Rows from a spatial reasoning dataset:
--- start ---
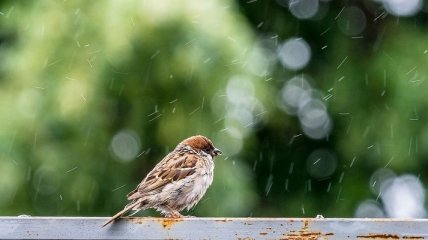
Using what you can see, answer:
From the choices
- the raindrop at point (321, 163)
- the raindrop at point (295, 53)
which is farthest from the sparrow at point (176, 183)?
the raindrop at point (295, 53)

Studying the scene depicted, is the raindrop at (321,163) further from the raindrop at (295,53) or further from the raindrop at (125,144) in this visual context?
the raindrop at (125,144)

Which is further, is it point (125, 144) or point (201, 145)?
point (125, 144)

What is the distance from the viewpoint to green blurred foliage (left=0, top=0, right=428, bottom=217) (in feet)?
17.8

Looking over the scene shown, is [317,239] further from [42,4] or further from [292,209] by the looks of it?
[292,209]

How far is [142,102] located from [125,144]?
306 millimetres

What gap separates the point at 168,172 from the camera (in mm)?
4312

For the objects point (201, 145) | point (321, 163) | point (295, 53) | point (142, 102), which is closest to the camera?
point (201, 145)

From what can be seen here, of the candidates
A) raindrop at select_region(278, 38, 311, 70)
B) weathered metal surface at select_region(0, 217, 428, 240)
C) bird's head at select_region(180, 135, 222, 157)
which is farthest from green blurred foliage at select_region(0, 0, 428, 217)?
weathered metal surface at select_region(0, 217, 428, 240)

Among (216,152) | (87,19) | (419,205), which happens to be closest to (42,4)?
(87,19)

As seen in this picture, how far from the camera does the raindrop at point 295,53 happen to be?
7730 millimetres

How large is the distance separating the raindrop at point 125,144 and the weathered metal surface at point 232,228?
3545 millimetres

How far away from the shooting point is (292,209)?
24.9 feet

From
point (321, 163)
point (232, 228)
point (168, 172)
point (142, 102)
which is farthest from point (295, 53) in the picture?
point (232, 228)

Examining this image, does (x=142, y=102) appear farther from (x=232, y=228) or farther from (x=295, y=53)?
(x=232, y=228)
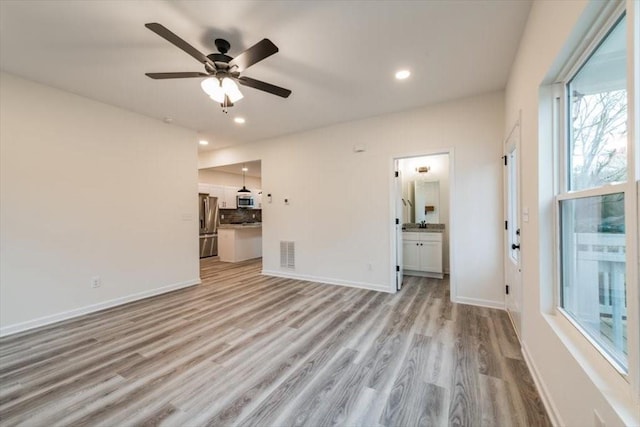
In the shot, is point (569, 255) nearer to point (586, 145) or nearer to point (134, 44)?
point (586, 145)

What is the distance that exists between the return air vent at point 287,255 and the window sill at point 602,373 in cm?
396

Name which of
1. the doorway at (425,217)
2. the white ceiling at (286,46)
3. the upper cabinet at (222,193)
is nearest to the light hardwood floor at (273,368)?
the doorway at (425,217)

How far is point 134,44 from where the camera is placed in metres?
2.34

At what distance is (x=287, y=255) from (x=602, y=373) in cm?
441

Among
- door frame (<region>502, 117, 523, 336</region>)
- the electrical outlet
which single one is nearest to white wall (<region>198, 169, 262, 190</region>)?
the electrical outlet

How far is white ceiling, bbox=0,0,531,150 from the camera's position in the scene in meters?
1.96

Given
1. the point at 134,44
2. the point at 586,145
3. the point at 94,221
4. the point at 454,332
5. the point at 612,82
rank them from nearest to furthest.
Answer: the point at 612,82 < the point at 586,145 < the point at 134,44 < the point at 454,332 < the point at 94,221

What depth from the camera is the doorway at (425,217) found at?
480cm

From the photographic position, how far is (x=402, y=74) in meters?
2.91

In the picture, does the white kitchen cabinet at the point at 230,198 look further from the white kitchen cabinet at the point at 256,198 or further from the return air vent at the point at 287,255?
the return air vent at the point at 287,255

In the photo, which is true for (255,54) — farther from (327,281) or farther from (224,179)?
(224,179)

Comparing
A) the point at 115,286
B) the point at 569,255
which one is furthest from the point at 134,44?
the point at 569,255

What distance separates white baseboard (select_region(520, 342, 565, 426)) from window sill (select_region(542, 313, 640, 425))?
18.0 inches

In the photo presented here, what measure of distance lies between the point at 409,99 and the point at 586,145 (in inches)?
--- end ---
Rewrite every one of the records with "sparrow" changed to "finch" and everything else unchanged, leaving out the pictures.

Using what you can see, answer:
From the choices
- the raindrop at point (321, 163)
- the raindrop at point (295, 53)
which is farthest from the finch at point (176, 183)?
the raindrop at point (295, 53)

Studying the scene depicted, is the raindrop at (321,163) further from the raindrop at (295,53) or further from the raindrop at (125,144) in this visual context?
the raindrop at (125,144)

Which is further, is it point (125, 144) or point (201, 145)?
point (125, 144)

What is the distance from the viewpoint to green blurred foliage (left=0, top=0, right=428, bottom=217) (in feet)?
17.8

Looking over the scene shown, is [317,239] further from [42,4] or further from [292,209] by the looks of it?
[292,209]

How far is [142,102] located from [125,144]?
306 millimetres

What gap separates the point at 168,172 from the camera (in mm)?
4312

For the objects point (201, 145) | point (321, 163) | point (295, 53) | point (142, 102), which is closest to the camera?
point (201, 145)

From what can be seen here, of the candidates
A) raindrop at select_region(278, 38, 311, 70)
B) weathered metal surface at select_region(0, 217, 428, 240)
C) bird's head at select_region(180, 135, 222, 157)
which is farthest from green blurred foliage at select_region(0, 0, 428, 217)?
weathered metal surface at select_region(0, 217, 428, 240)

Among (216,152) | (87,19) | (419,205), which happens to be closest to (42,4)?
(87,19)

As seen in this picture, how far from the camera does the raindrop at point 295,53 happen to be?
7730 millimetres

How large is the distance separating the raindrop at point 125,144 and the weathered metal surface at point 232,228?
3545 millimetres

How far away from the shooting point is (292,209)?
24.9 feet

From
point (321, 163)
point (232, 228)
point (168, 172)
point (142, 102)
which is farthest from point (295, 53) in the picture?
point (232, 228)

Examining this image, does (x=142, y=102) appear farther from (x=232, y=228) or farther from (x=295, y=53)?
(x=232, y=228)
In the shot, is point (569, 255) nearer to point (586, 145) or nearer to point (134, 44)?
point (586, 145)

What is the distance that exists between the return air vent at point 287,255 and the window sill at point 602,373 in cm?
396

Name which of
1. the doorway at (425,217)
2. the white ceiling at (286,46)
3. the upper cabinet at (222,193)
is nearest to the light hardwood floor at (273,368)?
the doorway at (425,217)

How far is point 134,44 from where the camera is placed in metres?
2.34

At what distance is (x=287, y=255) from (x=602, y=373) in cm?
441

Among
- door frame (<region>502, 117, 523, 336</region>)
- the electrical outlet
which single one is nearest to white wall (<region>198, 169, 262, 190</region>)?
the electrical outlet

How far is white ceiling, bbox=0,0,531,150 from the camera's position in the scene in meters?
1.96

Given
1. the point at 134,44
2. the point at 586,145
3. the point at 94,221
4. the point at 454,332
5. the point at 612,82
rank them from nearest to furthest.
Answer: the point at 612,82 < the point at 586,145 < the point at 134,44 < the point at 454,332 < the point at 94,221

What depth from the camera is the doorway at (425,217) found at?
480cm

From the photographic position, how far is (x=402, y=74) in meters?
2.91

In the picture, does the white kitchen cabinet at the point at 230,198 look further from the white kitchen cabinet at the point at 256,198 or further from the return air vent at the point at 287,255?
the return air vent at the point at 287,255

In the photo, which is true for (255,54) — farther from (327,281) or farther from (224,179)?
(224,179)

Comparing
A) the point at 115,286
B) the point at 569,255
which one is furthest from the point at 134,44?
the point at 569,255

What distance separates white baseboard (select_region(520, 342, 565, 426)) from window sill (select_region(542, 313, 640, 425))?
18.0 inches

In the photo presented here, what measure of distance lies between the point at 409,99 and the point at 586,145 (in inches)?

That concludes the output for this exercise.